Have You Ever Failed? - peter123
http://www.feld.com/wp/archives/2009/03/have-you-ever-failed.html
======
jleyank
I've always heard "if you don't fail from time to time, you're not trying hard
enough...". I've failed courses, I've failed job interviews, I've had projects
fail to work, or to deliver. I've had failed relationships, and I've failed to
help people from time to time. Gobs of failures, I guess.

However, I think overall I've been successful, and I've tried to help out
when/where I can. Might I try harder? Certainly, but I'm doing ok.

------
ScottWhigham
I enjoy Brad's posts usually but I just don't get it with this one. This post
might be an inspiration to other potential investors (and maybe that's who
this posts' target audience is) but what am I, the entrepreneur, to get from
this? If you read beteween the lines, it's like, "If you have millions, you
can fail a whole lot - even for years at a time - but, if you have enough
money to stick around for 3-5 years, eventually you'll be successful." No
offense but that's nothing like my life as an entrepreneur.

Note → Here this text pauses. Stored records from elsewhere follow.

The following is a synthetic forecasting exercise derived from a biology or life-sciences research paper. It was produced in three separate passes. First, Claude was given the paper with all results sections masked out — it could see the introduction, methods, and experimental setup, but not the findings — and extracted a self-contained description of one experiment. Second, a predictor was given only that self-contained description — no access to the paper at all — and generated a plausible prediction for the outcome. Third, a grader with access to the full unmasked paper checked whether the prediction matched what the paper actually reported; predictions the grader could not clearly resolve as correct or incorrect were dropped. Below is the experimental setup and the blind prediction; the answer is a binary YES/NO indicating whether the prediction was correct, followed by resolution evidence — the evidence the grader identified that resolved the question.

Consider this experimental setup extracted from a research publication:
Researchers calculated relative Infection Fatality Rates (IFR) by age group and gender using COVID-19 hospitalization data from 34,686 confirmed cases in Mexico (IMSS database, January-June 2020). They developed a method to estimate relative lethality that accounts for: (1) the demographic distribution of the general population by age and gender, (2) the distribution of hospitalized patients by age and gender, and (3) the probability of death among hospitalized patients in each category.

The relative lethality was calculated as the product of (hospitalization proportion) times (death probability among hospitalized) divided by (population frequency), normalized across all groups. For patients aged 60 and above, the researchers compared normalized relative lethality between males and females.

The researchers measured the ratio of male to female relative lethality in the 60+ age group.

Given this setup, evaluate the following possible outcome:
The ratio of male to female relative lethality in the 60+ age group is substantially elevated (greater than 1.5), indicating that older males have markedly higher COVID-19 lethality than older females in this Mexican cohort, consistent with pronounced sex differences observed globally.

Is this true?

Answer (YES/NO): YES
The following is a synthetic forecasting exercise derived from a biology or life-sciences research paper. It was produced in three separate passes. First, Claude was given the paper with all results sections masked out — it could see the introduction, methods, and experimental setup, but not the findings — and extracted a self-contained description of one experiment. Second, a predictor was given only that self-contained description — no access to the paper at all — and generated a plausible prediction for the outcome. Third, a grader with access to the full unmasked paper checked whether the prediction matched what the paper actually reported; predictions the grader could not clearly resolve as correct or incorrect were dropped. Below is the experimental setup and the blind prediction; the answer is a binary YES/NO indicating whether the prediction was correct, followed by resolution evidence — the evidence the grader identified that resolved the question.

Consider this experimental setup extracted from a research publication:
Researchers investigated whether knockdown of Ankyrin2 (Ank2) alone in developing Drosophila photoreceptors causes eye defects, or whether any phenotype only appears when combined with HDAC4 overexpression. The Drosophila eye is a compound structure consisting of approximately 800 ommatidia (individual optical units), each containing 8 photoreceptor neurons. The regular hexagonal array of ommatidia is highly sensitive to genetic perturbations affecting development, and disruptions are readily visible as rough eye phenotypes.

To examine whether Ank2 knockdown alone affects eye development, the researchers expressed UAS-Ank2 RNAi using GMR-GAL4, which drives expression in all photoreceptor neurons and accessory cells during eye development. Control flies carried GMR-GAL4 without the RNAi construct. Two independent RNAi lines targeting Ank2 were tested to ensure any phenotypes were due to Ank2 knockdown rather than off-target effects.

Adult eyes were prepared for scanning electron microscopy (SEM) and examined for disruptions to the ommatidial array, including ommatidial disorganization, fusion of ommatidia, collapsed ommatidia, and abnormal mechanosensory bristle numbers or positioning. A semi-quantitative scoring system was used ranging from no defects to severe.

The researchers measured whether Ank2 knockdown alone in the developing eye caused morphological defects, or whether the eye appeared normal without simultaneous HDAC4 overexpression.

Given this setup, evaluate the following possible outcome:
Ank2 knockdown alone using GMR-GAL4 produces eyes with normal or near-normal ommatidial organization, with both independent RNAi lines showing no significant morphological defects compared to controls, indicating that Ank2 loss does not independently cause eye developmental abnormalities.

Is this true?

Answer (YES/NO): NO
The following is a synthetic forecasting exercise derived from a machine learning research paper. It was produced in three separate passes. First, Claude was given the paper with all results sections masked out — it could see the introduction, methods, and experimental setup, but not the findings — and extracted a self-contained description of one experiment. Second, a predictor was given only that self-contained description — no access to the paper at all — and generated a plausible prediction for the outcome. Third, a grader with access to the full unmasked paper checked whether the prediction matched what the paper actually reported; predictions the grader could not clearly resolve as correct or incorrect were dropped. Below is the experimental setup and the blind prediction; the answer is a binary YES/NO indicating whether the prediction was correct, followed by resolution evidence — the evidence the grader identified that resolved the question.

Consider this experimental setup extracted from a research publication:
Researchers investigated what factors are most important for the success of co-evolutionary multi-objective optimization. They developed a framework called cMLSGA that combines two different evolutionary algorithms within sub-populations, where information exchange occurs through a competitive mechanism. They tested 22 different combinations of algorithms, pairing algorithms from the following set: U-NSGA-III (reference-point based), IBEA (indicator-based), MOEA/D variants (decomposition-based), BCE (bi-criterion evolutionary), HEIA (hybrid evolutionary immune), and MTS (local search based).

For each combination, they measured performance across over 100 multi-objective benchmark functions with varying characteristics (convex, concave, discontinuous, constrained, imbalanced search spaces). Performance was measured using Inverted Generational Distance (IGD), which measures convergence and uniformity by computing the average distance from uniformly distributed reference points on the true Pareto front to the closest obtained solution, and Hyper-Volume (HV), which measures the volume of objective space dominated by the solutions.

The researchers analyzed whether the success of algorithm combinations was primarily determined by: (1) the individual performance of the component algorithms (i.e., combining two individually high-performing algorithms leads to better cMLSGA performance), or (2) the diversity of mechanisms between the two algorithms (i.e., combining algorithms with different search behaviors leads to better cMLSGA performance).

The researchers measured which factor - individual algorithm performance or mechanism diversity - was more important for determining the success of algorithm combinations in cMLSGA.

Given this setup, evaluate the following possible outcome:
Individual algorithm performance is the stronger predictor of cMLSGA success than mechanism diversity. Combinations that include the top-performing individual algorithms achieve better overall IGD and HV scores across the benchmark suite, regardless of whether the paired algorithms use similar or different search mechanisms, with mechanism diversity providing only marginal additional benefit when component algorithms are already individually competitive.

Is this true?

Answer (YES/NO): NO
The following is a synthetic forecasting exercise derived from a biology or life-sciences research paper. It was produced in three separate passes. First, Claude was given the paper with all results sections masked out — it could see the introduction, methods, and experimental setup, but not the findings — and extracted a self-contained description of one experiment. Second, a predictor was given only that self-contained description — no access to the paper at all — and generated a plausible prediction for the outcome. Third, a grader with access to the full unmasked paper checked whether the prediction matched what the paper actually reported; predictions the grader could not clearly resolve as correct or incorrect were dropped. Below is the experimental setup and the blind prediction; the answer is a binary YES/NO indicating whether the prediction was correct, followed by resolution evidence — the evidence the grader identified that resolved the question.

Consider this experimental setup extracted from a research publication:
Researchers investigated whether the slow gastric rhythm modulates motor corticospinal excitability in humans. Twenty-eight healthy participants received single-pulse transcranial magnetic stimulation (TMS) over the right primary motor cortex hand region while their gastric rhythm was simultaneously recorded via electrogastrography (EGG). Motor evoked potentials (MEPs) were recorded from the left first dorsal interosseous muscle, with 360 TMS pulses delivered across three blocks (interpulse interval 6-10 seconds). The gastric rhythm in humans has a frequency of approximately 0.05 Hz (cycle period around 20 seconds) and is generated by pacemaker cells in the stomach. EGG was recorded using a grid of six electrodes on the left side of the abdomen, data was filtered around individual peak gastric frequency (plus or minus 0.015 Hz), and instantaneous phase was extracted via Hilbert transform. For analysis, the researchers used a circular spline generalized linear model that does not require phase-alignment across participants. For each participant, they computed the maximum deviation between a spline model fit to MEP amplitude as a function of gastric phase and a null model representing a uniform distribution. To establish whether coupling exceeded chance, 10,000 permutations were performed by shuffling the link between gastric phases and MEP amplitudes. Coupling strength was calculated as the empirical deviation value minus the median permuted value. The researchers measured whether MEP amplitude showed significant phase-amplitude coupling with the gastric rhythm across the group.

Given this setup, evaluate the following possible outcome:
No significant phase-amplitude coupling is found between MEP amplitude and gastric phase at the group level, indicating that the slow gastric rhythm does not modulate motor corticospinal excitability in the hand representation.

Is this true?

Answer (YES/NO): NO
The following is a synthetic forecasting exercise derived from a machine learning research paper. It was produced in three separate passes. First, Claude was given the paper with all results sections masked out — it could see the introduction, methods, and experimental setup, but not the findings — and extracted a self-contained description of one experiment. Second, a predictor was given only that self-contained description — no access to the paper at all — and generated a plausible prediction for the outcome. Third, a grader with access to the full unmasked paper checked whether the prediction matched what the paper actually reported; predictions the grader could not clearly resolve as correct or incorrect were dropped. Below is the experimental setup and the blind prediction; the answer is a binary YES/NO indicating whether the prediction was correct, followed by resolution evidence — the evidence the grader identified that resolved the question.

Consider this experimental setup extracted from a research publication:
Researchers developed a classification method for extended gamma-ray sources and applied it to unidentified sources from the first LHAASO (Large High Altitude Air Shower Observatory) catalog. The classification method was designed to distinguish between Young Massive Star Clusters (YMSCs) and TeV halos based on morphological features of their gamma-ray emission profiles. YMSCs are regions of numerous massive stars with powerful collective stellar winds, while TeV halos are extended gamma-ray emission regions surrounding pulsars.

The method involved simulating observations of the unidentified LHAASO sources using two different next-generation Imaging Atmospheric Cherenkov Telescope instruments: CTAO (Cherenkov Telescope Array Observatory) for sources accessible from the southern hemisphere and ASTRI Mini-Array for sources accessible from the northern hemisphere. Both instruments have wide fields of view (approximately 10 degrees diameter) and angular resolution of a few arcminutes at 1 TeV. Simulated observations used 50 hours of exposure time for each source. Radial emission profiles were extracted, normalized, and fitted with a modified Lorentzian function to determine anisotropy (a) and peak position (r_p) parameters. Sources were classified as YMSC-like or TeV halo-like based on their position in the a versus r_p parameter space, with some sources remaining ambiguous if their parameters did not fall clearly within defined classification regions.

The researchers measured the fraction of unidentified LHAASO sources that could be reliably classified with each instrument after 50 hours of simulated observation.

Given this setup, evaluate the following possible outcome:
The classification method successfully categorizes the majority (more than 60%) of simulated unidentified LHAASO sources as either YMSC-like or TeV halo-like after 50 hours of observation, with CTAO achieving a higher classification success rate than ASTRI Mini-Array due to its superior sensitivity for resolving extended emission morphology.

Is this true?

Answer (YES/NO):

I'm certainy not preaching that it's okay to fail/succeed/whatever but it just
feels weird for a multi-millionaire investor with a master's degree in
"Management Science" to preach "Never quit" to entrepreneurs. If he was an
entpreneur, I get it - but he isn't - and therefore I don't get it. I like
Brad Feld's advice and topics usually but this one just is not for me.